[Openswan dev] Openswan patches for better rpm and OCSP support

Sun Dec 4 10:00:42 CET 2005

On Fri, 2 Dec 2005, Alain RICHARD wrote:

> I have submitted a bug report and the corresponding patch report for some
> issues in openswan 2.4.4.

Thank you. I noticed the bug report, and I do intend to fix some of the issues
you reported.

> - the rpm spec file is missing folders needed for x509 support
> (/etc/ipsec.d/{aacerts,cacerts,certs,crls,ocspcerts,private})

Not all of those are supported by the X.509 patch that is included in openswan,
but you are right that we could create those directories.

> - OCSP support is not correctly built because pluto makefile is missing some
> definitions

You mean the ones listed below? ldap, curl and threads? Or is there more?

> - the rpm spec file do not ask for LDAP, CURL and THREADS support that are
> needed for OCSP support. As the Redhat and Fedora projects addressed by this
> spec file do support all theses three functionalities, I have enabled them per
> default.

The reason those are not enabled by default is that pluto is not thread safe,
and we do not wish to enable threads on pluto when it is not needed.
(on a Makefile level, they are not enabled per default also because some embedded
 Linux machines do not support threading at all)
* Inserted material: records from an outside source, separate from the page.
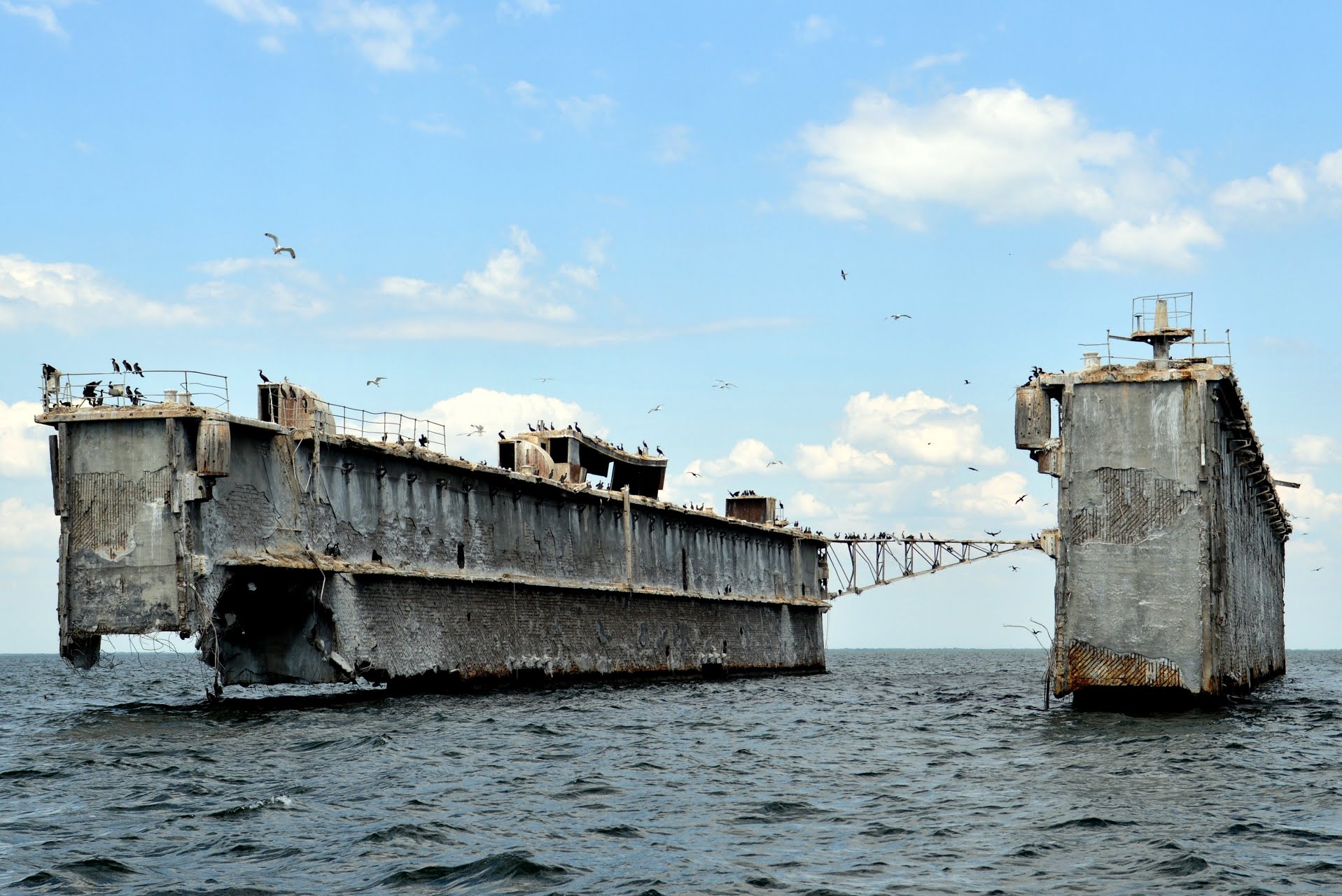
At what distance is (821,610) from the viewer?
68375 millimetres

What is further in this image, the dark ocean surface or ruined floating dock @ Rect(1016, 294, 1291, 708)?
ruined floating dock @ Rect(1016, 294, 1291, 708)

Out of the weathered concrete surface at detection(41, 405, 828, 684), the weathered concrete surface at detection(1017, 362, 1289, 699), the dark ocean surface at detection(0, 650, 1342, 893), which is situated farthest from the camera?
the weathered concrete surface at detection(1017, 362, 1289, 699)

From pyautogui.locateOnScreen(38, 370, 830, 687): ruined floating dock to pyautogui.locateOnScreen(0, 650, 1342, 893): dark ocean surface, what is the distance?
87.7 inches

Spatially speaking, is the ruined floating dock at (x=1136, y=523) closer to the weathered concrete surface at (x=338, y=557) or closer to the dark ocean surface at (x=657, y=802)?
the dark ocean surface at (x=657, y=802)

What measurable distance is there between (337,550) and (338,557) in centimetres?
18

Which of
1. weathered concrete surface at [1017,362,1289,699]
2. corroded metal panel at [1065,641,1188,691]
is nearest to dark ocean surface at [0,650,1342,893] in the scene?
corroded metal panel at [1065,641,1188,691]

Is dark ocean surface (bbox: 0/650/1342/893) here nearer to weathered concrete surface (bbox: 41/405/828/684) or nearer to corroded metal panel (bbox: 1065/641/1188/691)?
corroded metal panel (bbox: 1065/641/1188/691)

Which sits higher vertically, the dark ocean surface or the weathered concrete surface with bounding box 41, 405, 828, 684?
the weathered concrete surface with bounding box 41, 405, 828, 684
> - openswan may be built with some weak stuff (as far as security is concerned)
> : DH group 1, Single DES and Null ESP encryption. Per default theses
> functionnalities are not built, but there is a flag (USE_WEAKSTUFF) that
> currently enables DH1 and you may add #defines to built the other two
> functionnalities. I propose that USE_WEAKSTUFF cover also the built of 1DES
> and NULL_ESP.

1DES and NULL_ESP is not weak, it is not real. It is further enabled by setting
the USE_NOCRYPTO flags to signify that you know you are running with "no
cryptography". We firmly believe 1DES to be equal to "no cryptography".
Therefor we do wish to make such false security easilly available to people.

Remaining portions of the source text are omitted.